Morfema Press

Es lo que es

Venezuela busca el talento que expulsó

Comparte en

Venezuela tiene dos problemas que se parecen. El primero: cada falla eléctrica puede apagar hasta 40 pozos petroleros en un pestañeo. El segundo: no hay suficientes ingenieros, técnicos y operadores para encenderlos.

Por: Florantonia Singer – El País

Una ejecutiva de Chevron explicaba ambas cosas en una feria industrial en Caracas hace unas semanas, casi sin darse cuenta de que estaba describiendo la crisis del país de dos formas distintas. Las expectativas de crecimiento para Venezuela están disparadas, pero el talento necesario para levantar esta economía en auge está a miles de kilómetros de distancia. Están entre los casi nueve millones de venezolanos que han abandonado su país en los últimos años ante el desastre económico y la represión del Gobierno de Nicolás Maduro.

Las inversiones que el Gobierno de Delcy Rodríguez está abriendo a capitales extranjeros —en petróleo, minería y electricidad— chocan con un cuello de botella gigantesco: la huida del talento. Entre reclutadores ya se habla de una batalla inminente por el recurso humano. Los mensajes y llamadas corren entre firmas de captación.

“Por muchos años Venezuela tenía el talento para atender la industria. Los conseguías aquí y te los llevabas para afuera. Éramos fuente de técnicos soldadores y especialistas en corrosión, casi todos formados en PDVSA [Petróleos de Venezuela], muy cotizados en el exterior”, cuenta Zaimé Tovar, reclutadora especializada en explotación y producción, activa hasta 2019, cuando las sanciones estadounidenses terminaron de poner a hibernar el sector. “Para problemas muy específicos traías expatriados; se les pagaba por horas, por días. Era muy costoso”. Hoy su teléfono vuelve a sonar. Pero la reactivación, advierte, será una curva lenta.
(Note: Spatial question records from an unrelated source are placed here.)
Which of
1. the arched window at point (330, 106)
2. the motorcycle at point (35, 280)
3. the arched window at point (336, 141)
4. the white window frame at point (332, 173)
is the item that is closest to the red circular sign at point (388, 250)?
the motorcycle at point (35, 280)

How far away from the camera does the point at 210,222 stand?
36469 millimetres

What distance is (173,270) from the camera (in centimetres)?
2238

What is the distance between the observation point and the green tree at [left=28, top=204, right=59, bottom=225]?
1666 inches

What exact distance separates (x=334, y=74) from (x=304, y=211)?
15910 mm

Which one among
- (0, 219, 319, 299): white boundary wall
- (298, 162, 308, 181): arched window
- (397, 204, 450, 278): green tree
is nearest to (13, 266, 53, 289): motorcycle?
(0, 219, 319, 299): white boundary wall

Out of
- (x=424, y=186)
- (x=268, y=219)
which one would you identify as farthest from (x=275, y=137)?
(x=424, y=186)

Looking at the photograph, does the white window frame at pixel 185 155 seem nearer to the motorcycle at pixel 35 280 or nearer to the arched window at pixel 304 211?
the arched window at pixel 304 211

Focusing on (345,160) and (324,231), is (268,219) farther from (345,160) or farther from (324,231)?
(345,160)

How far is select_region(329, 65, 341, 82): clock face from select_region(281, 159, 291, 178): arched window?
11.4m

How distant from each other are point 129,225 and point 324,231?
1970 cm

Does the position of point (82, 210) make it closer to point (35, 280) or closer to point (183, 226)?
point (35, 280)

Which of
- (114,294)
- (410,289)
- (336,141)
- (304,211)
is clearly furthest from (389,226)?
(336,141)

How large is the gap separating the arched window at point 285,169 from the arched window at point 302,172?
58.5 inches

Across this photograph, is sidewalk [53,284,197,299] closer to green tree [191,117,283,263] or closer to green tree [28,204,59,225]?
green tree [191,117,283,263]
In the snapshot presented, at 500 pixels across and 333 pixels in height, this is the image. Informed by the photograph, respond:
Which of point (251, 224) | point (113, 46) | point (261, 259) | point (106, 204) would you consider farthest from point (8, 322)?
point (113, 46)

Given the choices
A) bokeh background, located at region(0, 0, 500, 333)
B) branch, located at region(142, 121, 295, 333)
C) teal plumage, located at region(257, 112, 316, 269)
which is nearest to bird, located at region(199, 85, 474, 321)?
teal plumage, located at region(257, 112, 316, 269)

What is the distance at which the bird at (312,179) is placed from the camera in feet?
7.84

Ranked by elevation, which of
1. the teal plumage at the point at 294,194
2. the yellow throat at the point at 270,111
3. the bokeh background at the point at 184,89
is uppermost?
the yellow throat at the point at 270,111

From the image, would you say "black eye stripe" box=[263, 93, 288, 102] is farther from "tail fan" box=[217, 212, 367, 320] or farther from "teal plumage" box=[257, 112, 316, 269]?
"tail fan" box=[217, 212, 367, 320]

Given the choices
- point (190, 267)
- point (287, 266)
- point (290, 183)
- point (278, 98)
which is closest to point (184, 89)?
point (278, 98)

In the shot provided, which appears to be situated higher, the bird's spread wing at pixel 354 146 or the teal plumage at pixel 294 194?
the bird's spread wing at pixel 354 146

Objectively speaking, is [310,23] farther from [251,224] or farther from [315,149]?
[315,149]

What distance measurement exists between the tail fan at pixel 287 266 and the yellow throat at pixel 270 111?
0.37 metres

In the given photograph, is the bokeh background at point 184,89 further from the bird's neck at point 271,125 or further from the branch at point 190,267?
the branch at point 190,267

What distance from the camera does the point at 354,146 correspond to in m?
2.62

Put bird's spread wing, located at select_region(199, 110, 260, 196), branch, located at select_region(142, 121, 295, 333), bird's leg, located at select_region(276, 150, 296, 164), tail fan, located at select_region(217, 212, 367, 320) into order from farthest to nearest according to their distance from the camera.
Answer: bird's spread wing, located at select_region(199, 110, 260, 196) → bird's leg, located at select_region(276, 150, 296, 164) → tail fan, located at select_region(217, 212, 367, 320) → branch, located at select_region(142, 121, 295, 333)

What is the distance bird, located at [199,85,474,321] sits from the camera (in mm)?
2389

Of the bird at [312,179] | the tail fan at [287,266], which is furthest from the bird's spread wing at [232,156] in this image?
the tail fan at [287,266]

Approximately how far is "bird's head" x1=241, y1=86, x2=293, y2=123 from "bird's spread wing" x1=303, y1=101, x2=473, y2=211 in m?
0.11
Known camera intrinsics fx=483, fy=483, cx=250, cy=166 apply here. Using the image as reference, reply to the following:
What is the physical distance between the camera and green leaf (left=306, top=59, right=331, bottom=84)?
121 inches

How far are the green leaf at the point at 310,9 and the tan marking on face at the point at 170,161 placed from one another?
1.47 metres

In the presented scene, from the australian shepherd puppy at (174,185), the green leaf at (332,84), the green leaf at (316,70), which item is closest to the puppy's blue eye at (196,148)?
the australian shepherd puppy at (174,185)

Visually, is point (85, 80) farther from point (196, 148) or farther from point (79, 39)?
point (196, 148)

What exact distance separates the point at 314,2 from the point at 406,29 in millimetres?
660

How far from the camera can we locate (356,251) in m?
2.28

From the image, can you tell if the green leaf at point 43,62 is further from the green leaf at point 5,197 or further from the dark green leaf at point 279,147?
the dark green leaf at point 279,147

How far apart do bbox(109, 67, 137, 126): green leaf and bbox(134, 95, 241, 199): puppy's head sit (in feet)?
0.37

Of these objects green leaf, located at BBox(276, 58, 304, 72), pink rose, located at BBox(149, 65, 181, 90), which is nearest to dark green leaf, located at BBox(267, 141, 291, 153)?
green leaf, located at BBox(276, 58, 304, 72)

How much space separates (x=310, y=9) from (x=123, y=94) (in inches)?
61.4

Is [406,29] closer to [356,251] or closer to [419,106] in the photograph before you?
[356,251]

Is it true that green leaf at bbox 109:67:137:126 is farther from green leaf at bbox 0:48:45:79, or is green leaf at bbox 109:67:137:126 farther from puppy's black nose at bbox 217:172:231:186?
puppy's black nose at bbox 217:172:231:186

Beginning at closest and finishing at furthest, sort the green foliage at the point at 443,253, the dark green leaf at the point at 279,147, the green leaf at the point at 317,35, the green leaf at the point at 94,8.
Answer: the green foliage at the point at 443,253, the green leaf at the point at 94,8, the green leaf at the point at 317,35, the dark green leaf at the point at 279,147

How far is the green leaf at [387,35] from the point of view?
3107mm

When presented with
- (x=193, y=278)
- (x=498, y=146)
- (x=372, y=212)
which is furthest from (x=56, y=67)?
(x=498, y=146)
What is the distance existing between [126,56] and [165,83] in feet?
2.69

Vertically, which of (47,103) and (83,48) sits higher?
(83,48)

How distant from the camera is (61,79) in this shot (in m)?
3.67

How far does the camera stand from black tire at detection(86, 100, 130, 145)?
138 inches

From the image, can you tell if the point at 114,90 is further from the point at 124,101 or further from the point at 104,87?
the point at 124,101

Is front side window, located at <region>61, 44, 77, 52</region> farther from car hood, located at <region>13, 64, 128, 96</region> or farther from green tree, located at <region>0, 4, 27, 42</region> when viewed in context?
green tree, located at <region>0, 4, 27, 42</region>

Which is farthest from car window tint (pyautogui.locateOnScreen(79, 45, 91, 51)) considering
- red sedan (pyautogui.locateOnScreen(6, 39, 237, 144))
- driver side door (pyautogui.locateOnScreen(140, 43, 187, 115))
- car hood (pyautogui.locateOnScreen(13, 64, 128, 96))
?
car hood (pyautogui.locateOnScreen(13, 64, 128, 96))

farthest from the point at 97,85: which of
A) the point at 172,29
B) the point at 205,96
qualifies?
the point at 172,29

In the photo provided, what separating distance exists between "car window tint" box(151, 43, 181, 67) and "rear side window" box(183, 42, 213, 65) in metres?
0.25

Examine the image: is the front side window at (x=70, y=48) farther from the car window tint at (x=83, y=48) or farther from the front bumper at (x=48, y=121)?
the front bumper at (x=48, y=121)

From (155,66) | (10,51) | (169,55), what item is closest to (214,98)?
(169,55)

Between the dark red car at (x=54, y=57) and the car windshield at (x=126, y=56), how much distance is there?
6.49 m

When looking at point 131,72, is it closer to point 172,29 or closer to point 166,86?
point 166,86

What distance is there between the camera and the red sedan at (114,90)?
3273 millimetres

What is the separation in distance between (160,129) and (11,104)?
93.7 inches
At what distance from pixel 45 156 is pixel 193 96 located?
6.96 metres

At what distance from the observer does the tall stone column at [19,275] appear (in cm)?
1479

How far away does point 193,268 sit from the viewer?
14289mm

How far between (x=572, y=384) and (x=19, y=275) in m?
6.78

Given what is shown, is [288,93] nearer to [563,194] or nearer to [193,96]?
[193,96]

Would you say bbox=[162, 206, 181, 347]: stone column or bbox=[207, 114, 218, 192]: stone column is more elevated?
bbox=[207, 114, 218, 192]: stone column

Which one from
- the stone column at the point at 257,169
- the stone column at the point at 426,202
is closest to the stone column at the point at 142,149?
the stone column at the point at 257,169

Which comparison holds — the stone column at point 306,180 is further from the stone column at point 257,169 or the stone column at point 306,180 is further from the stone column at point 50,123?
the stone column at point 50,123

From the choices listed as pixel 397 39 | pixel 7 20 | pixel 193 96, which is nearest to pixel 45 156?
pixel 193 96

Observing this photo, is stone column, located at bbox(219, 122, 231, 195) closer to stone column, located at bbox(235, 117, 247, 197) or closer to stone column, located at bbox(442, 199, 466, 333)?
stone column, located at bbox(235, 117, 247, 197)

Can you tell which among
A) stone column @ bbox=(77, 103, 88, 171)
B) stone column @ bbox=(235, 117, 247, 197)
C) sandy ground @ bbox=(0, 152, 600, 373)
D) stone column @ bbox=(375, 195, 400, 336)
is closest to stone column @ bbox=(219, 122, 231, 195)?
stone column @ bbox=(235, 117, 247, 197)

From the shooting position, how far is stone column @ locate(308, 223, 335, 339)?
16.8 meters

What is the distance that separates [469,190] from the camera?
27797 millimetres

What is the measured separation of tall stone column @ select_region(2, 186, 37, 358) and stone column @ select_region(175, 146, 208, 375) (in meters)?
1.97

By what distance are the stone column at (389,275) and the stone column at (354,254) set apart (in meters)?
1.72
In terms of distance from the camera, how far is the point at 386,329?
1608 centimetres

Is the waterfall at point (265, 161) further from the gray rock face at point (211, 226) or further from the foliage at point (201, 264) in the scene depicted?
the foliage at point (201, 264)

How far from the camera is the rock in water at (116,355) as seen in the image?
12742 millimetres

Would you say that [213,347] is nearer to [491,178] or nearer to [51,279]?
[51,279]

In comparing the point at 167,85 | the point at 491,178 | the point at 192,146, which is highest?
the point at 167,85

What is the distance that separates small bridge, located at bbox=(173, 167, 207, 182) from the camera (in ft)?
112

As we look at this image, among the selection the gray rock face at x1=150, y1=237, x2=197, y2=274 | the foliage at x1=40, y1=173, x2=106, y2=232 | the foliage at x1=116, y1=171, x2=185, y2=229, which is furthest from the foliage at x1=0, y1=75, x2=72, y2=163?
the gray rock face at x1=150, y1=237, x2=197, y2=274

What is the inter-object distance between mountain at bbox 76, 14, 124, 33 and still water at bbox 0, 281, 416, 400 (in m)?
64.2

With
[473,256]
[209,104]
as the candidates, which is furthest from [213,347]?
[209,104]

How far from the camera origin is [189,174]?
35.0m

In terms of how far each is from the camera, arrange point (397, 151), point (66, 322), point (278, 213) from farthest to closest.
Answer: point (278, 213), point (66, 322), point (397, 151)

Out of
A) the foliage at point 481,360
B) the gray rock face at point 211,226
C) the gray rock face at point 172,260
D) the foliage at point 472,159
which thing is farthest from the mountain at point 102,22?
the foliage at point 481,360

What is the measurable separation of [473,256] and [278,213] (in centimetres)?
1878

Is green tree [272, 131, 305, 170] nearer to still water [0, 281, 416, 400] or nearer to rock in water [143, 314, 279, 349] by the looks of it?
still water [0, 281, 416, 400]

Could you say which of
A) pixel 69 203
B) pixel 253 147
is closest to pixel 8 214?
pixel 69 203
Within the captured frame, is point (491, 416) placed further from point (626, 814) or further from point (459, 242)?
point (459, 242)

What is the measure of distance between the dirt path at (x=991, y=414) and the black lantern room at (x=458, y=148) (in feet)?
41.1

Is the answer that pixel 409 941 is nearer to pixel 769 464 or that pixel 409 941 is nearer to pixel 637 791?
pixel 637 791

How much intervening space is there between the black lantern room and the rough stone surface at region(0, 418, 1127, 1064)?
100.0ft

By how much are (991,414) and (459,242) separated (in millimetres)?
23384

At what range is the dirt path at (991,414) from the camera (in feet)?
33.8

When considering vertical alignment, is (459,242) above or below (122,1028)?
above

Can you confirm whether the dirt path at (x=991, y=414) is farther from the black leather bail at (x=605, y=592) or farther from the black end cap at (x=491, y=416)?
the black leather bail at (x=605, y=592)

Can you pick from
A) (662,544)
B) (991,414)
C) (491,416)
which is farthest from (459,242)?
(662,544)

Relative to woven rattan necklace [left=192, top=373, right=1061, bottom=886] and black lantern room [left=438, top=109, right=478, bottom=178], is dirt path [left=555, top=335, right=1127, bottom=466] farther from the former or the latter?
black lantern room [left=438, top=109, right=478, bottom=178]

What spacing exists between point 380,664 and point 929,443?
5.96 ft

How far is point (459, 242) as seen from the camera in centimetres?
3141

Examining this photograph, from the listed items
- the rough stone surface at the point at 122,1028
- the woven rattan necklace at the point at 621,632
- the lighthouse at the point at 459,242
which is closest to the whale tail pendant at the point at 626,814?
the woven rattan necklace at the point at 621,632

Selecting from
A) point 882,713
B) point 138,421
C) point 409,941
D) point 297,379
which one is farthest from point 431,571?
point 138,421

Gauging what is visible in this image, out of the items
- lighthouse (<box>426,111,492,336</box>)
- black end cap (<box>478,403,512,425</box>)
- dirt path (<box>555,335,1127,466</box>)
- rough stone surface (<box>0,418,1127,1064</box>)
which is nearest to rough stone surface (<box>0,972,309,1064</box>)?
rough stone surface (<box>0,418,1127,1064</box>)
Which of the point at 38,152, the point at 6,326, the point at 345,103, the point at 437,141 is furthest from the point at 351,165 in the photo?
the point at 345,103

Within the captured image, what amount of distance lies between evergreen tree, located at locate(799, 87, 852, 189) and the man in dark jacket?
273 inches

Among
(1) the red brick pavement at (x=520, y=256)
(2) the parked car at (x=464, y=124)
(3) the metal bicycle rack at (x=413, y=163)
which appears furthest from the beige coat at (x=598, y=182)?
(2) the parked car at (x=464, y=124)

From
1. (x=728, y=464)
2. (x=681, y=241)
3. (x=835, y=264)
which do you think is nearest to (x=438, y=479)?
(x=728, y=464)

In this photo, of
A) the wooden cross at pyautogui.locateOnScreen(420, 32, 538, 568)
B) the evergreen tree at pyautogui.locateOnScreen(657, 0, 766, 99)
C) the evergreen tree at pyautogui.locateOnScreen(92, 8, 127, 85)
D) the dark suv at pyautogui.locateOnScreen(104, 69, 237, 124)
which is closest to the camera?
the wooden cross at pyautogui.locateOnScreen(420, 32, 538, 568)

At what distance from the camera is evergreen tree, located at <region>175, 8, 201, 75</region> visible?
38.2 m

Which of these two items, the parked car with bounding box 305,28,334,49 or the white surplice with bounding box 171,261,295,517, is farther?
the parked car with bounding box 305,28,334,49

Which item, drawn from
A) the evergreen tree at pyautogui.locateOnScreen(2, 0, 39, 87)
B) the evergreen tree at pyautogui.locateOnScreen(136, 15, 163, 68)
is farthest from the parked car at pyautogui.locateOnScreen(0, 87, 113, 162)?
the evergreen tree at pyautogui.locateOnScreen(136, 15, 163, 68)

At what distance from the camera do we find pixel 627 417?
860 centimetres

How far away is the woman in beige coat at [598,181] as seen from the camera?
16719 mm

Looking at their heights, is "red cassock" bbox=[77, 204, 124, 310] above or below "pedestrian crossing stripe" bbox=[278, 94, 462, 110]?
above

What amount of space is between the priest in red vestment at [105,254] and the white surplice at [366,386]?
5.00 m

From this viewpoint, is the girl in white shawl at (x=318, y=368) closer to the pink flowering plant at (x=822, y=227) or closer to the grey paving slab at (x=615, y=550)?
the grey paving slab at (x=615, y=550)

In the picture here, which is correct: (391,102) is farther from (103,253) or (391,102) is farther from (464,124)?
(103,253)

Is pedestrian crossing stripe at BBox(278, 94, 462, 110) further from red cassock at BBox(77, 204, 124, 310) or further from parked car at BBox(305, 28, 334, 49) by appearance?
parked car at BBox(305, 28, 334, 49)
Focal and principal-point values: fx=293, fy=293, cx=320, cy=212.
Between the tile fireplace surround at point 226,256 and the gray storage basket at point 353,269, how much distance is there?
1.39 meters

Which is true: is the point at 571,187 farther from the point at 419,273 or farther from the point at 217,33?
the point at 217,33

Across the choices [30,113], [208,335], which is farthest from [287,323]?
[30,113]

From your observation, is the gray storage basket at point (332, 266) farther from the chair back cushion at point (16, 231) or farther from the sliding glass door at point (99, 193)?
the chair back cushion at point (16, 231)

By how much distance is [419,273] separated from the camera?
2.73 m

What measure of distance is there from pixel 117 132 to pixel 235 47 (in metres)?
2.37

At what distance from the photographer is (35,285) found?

Hace dos décadas, los expatriados llegaban atraídos por el clima, las playas cerca de los campos, un costo de vida accesible y los tratados de doble tributación que permitían generar crédito fiscal en sus países de origen. “Venezuela era un paraíso entre los países con crudo pesado. Más que Canadá o Medio Oriente”, dice la reclutadora Tovar. Hoy el panorama es otro: la devaluación impide pagar salarios competitivos y la legislación laboral encarece la retención. “Los paquetes son mayoritariamente en bolívares. Aunque hay bonos en moneda dura, es difícil fidelizar. Hay mucha rotación”, explica Vanessa Anderson, consultora de recursos humanos.

Un estudio reciente de la Universidad Católica Andrés Bello y la firma Mercer, en el que participó Anderson, advierte de que muchas empresas extranjeras quieren entrar y las locales expandirse, pero que el verdadero riesgo es otro: “Ya es un hecho que las empresas se están robando el talento entre sí”. La investigación encontró que el 65% de las compañías consultadas tuvo contacto, en el último año, con profesionales que emigraron y desean regresar. La figura del venezolano expatriado asoma. Los incentivos para atraerlo, todavía no.

La industria petrolera venezolana se volvió un lugar hostil hace más de dos décadas. El despido televisado de 18.000 profesionales en 2003 —sancionados por sumarse a un paro contra Hugo Chávez— dejó un vacío que nunca se llenó. La politización de PDVSA hundió al sector. Y la crisis que siguió empujó fuera del país a casi nueve millones de venezolanos, un tercio de la población.